O que diz a carta (que prevejo deva estar a chegar a muitas casas por estes dias):

26% do custo é redes de transporte e distribuição (actividade regulada)

43% do custo é preço da energia (actividade desenvolvida em mercado livre)

31% do custo são custos de interesse económico geral (determinados por políticas passadas – últimos 10 a 15 anos).

Em cima disto temos ainda que colocar 23% do IVA (o que até faz com que seja bom aumentar os custos de interesse económico geral).

Dos 31% de custo de interesse económico geral, tem-se

21% para rendas de municípios

9% para sobrecusto das energias renováveis – e deve ser este o objectivo da carta, mostrar que menos de 3% do custo da energia vem das renováveis

11% para sobrecusto associado com energias não renováveis

13% para sobrecusto das regiões autónomas – solidariedade do continente com as ilhas

7% para outros custos

40% de sobrecusto da produção em centrais térmicas e hidricas – são cerca de 12% do custo total – ok, devemos daqui inferir que a EDP sugere que se olhe para a questão das rendas excessivas através deste sobrecusto? o que são estes sobrecustos? “Sobrecusto dos contratos de aquisição de energia, custos para a manutenção do equilíbrio contratual e garantia de potência” . Numa nota da Entidade Reguladora dos Serviços Energéticos de 2011 (aqui) estes sobrecustos não eram muito diferentes, e em agosto de 2012 a garantia de potência já foi revista. Mas como estes custos continuam a ser ainda uma parte importante, seria interessante conhecer melhor como podem ser reduzidos de forma apreciável – por exemplo, eliminar completamente a garantia de potência.

Excerto dos dados:

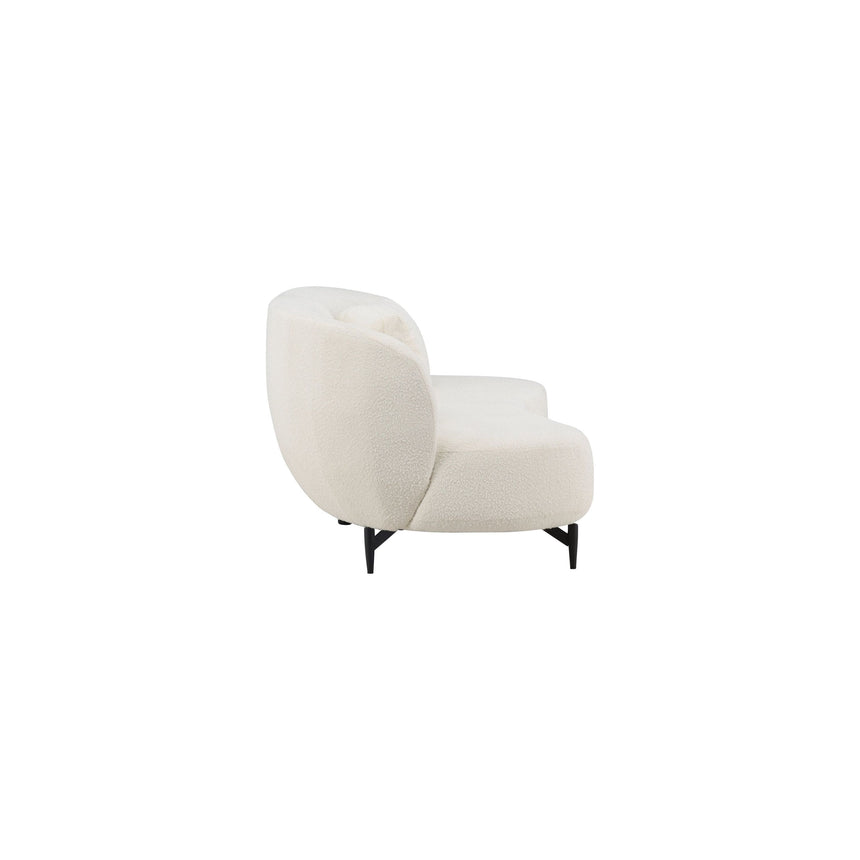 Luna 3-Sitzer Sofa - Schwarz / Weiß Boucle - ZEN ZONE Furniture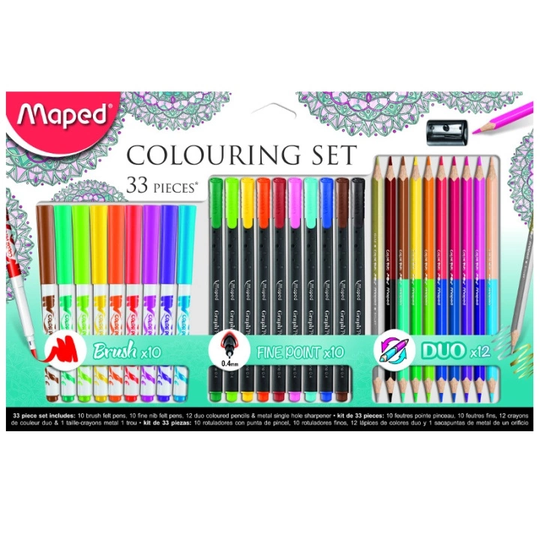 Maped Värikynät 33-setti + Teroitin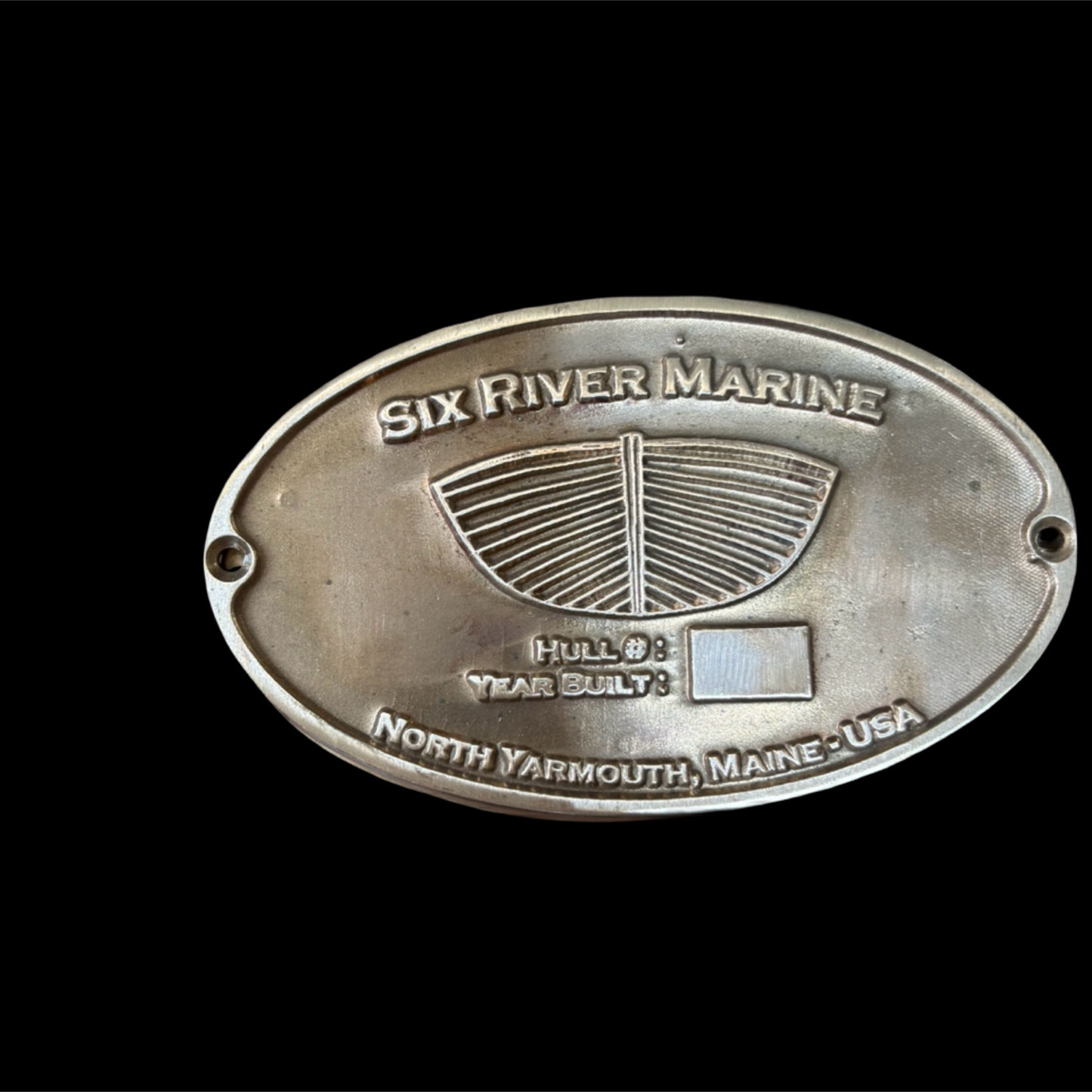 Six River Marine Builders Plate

Objetivo do exercício: Prossiga o texto sobre a composição do custo da eletricidade a partir do ponto em que ele termina. As linhas não têm qualquer papel neste exercício.

Área de resposta:
Mas também pode valer a pena olhar para as duas outras componentes – no caso das redes de distribuição e transporte, revisitar as taxas de remuneração asseguradas aos activos das empresas, e eventualmente eliminar completamente o sobrecusto nas energias renováveis e das não renováveis (cogeração e microgeração) – até porque o peso das energias renováveis no total da factura energética sugere que já não devam ser tratadas como energia emergente. Quanto à cogeração e microgeração, nas actuais condições económicas do país, ou são capazes de subsistir por si, ou demonstram que têm grande valor social, ou acabe-se com o respectivo sobrecusto.

Além disso, como se tem criticado muito as “rendas excessivas” na área da energia, demonstrando alguma falta de confiança nas decisões do Governo e do próprio regulador, porque não pedir a três reguladores de outros países que produzam uma apreciação da situação actual em Portugal – a pergunta a colocar seria simples, face às condições de mercado e de economia, que regulação escolheriam se a situação se passasse no respectivo país, com o objectivo de baixar o custo das energias (electricidade e gás natural)? as opiniões individuais de cada regulador até poderiam ficar secretas quanto à autoria respectiva – e por isso serem três, para lhes dar maior liberdade de pensamento.

Uma solução destas só teria vantagens – se corroborarem integralmente as opções até agora tomadas em Portugal, acabava-se a discussão sobre tema e passava-se a concentrar esforços noutro lado; se tiverem ideias novas, ficamos a ganhar com o poder aproveitá-las.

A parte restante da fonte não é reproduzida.